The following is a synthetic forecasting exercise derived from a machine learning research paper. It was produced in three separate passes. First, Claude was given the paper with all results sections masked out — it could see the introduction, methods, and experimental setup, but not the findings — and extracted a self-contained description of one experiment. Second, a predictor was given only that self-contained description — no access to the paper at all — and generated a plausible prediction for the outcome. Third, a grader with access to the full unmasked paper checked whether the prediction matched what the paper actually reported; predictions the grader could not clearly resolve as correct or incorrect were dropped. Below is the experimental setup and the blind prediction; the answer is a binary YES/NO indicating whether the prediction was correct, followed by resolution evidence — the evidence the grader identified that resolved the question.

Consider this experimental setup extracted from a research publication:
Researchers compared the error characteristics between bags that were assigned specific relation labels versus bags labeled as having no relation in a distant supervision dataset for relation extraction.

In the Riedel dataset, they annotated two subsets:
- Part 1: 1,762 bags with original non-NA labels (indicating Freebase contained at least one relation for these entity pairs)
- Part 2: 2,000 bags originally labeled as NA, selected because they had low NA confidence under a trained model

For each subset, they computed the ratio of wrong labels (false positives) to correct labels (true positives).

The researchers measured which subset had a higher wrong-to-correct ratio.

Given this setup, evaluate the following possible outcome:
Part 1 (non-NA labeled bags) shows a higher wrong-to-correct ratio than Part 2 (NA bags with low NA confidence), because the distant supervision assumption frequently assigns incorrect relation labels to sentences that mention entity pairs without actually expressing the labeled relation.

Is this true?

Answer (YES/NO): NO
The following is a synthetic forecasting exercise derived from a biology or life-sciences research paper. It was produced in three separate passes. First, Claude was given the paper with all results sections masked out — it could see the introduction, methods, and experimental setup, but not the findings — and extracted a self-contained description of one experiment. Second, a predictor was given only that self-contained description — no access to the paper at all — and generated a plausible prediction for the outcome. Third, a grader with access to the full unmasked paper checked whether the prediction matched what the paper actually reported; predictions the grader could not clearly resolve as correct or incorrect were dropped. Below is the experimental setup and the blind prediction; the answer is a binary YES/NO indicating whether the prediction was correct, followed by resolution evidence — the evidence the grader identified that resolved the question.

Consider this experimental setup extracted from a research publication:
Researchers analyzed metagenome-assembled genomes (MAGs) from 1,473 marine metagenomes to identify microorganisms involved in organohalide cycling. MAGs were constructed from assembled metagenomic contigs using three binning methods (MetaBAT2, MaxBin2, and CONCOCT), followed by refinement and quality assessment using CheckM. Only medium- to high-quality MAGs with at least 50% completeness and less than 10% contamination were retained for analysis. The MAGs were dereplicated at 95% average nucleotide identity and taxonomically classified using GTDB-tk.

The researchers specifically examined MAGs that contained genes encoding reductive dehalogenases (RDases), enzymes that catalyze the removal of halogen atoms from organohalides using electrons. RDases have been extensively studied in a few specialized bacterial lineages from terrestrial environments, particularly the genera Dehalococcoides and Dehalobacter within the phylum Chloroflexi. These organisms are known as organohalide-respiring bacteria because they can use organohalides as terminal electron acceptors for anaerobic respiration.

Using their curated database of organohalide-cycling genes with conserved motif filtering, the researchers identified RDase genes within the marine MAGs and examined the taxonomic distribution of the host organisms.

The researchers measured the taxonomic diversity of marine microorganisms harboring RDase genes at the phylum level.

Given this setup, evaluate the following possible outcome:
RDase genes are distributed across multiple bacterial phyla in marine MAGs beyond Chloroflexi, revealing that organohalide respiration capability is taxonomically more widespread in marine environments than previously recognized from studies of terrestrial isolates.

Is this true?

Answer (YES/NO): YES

-=-=-=-=-

→ **Work task**
Every entry above needs to be quoted exactly.

→ **Task output**
The following is a synthetic forecasting exercise derived from a machine learning research paper. It was produced in three separate passes. First, Claude was given the paper with all results sections masked out — it could see the introduction, methods, and experimental setup, but not the findings — and extracted a self-contained description of one experiment. Second, a predictor was given only that self-contained description — no access to the paper at all — and generated a plausible prediction for the outcome. Third, a grader with access to the full unmasked paper checked whether the prediction matched what the paper actually reported; predictions the grader could not clearly resolve as correct or incorrect were dropped. Below is the experimental setup and the blind prediction; the answer is a binary YES/NO indicating whether the prediction was correct, followed by resolution evidence — the evidence the grader identified that resolved the question.

Consider this experimental setup extracted from a research publication:
Researchers compared the error characteristics between bags that were assigned specific relation labels versus bags labeled as having no relation in a distant supervision dataset for relation extraction.

In the Riedel dataset, they annotated two subsets:
- Part 1: 1,762 bags with original non-NA labels (indicating Freebase contained at least one relation for these entity pairs)
- Part 2: 2,000 bags originally labeled as NA, selected because they had low NA confidence under a trained model

For each subset, they computed the ratio of wrong labels (false positives) to correct labels (true positives).

The researchers measured which subset had a higher wrong-to-correct ratio.

Given this setup, evaluate the following possible outcome:
Part 1 (non-NA labeled bags) shows a higher wrong-to-correct ratio than Part 2 (NA bags with low NA confidence), because the distant supervision assumption frequently assigns incorrect relation labels to sentences that mention entity pairs without actually expressing the labeled relation.

Is this true?

Answer (YES/NO): NO
The following is a synthetic forecasting exercise derived from a biology or life-sciences research paper. It was produced in three separate passes. First, Claude was given the paper with all results sections masked out — it could see the introduction, methods, and experimental setup, but not the findings — and extracted a self-contained description of one experiment. Second, a predictor was given only that self-contained description — no access to the paper at all — and generated a plausible prediction for the outcome. Third, a grader with access to the full unmasked paper checked whether the prediction matched what the paper actually reported; predictions the grader could not clearly resolve as correct or incorrect were dropped. Below is the experimental setup and the blind prediction; the answer is a binary YES/NO indicating whether the prediction was correct, followed by resolution evidence — the evidence the grader identified that resolved the question.

Consider this experimental setup extracted from a research publication:
Researchers analyzed metagenome-assembled genomes (MAGs) from 1,473 marine metagenomes to identify microorganisms involved in organohalide cycling. MAGs were constructed from assembled metagenomic contigs using three binning methods (MetaBAT2, MaxBin2, and CONCOCT), followed by refinement and quality assessment using CheckM. Only medium- to high-quality MAGs with at least 50% completeness and less than 10% contamination were retained for analysis. The MAGs were dereplicated at 95% average nucleotide identity and taxonomically classified using GTDB-tk.

The researchers specifically examined MAGs that contained genes encoding reductive dehalogenases (RDases), enzymes that catalyze the removal of halogen atoms from organohalides using electrons. RDases have been extensively studied in a few specialized bacterial lineages from terrestrial environments, particularly the genera Dehalococcoides and Dehalobacter within the phylum Chloroflexi. These organisms are known as organohalide-respiring bacteria because they can use organohalides as terminal electron acceptors for anaerobic respiration.

Using their curated database of organohalide-cycling genes with conserved motif filtering, the researchers identified RDase genes within the marine MAGs and examined the taxonomic distribution of the host organisms.

The researchers measured the taxonomic diversity of marine microorganisms harboring RDase genes at the phylum level.

Given this setup, evaluate the following possible outcome:
RDase genes are distributed across multiple bacterial phyla in marine MAGs beyond Chloroflexi, revealing that organohalide respiration capability is taxonomically more widespread in marine environments than previously recognized from studies of terrestrial isolates.

Is this true?

Answer (YES/NO): YES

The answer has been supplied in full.